Billions of dollars poured into AI, yet, their crawlers are broken by two ifs in an nginx config.

If this all wasn't so sad, I'd laugh.

Post by iocaine powder, @[email protected]

#iocaine has been up for 4days 15h 5m 28s, and spent 1day 6h 26m 31s dealing with - *gestures hands wildly* - [everything](https://monitor.madhouse-project.o…

come-from.mad-scientist.club
@algernon what's sec-fetch-mode? also, what's the risk of this affecting humans? chrome and firefox are valid browsers after all, although I dk if those are valid user agents

@esoteric_programmer sec-fetch-mode is another HTTP header that Chrome & Firefox send, whenever they're requesting something over HTTPS.

If the header is not present while the user-agent suggests it's Chrome or Firefox, the likelyhood of it being a bot is extremely high.

The only exception I know of is the scenario in which someone puts a page into Reader Mode under Firefox and reloads it while in reader mode - that ends up with Firefox not sending the sec-fetch-mode header for some odd reason.

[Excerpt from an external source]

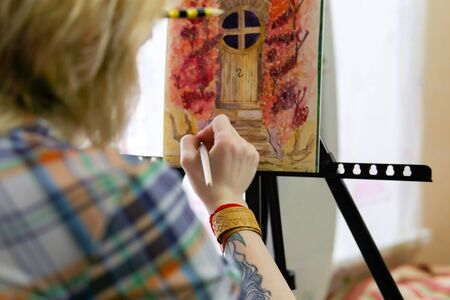 woman artist illustrator creates a picture on an easel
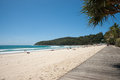 Noosa queensland australia boardwalk and beach at people sunbathing and enjoying a summer day at beach in march Stock Photos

Restoring a saved session with tabs in Reader Mode suffers from the same problem, that restore is essentially a reload.

This... doesn't happen often. I know of one case where it caused problems, and we quickly found a workaround: leave reader mode, reload, get back into reader mode. I've been keeping an eye on my logs since, and in the past month or so, I couldn't find any case where the browser was Firefox, and without a sec-fetch-mode header, and wasn't a bot (I have other indicators that let me decide this, but those require my particular setup).

In short: the risk of this affecting humans is not zero, but very tiny, and there's a workaround. One can serve them a page in that case describing the workaround.

@algernon what about rss readers and the like? those use that kind of user agent too, right?

@esoteric_programmer No, they do not, unless they're browser extensions, in which case the browser will take care of the header.

Some use Mozilla/5.0 in their user agent, but they usually do not have Firefox/<version> or Chrome/<version> in the user agent, unless they are running within said browser.

@algernon ahh, mozilla/5.0 compatible, etc etc, that's what I was thinking when you said firefox, gotcha
@esoteric_programmer Ah! Yeah, no, not Mozilla/5.0, that'd be too broad. Explicitly Firefox/ or Chrome/ in the user agent.
@algernon hmm, gnome-podcasts uses tor's user agent, that would trigger this, right?

@esoteric_programmer I just checked - yeah, gnome-podcasts would be a false positive here.

Thanks for highlighting that, I'll do some more digging!